Od tego czasu jesteśmy MY
Ja niepozorna blondynka utrzymująca dystans w kontaktach międzyludzkich, introwertyczka w 100%, nie mająca nigdy tysiąca przyjaciół wokół siebie, posiadające skłonności do marudzenia i pesymistka przejmująca się wszystkim.
I On (teraz już MÓJ Przemek) przystojny brunet o brązowych oczach, mający bzika na punkcie technologii, komputerów, telefonów i ogólnie pojętej elektroniki, której ja nigdy nie lubiłam. Nie bojący się ludzi, otwarty na nowe doświadczenia i adrenalinę, potrafiący zagadać do każdego i do bez względu czy po polsku czy po angielsku.

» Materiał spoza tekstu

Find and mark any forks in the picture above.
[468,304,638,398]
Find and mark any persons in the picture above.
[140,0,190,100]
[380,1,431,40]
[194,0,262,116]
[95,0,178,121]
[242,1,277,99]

Jak to powiedziała jedna z kierowniczek w naszej wakacyjnej pracy: jesteśmy tak różni i że aż dziwne że jesteśmy razem. Śmiała się, że jesteśmy jak ogień i woda, całkowitymi przeciwnościami. Miała rację. Nasza znajomość zaczęła się właśnie od sprzeczek na facebook'u bo mieliśmy tak odmienne spojrzenia na świat. Dalej to już nie wiem jak to wszystko się potoczyło. Jedynym wytłumaczeniem jest
Miłość jest uczuciem nie do opisania.
Życzę każdemu, żeby spotkał na swojej drodze swoją drugą połówkę.
Bo te 669 dni wiele zmieniło w moim życiu i we mnie.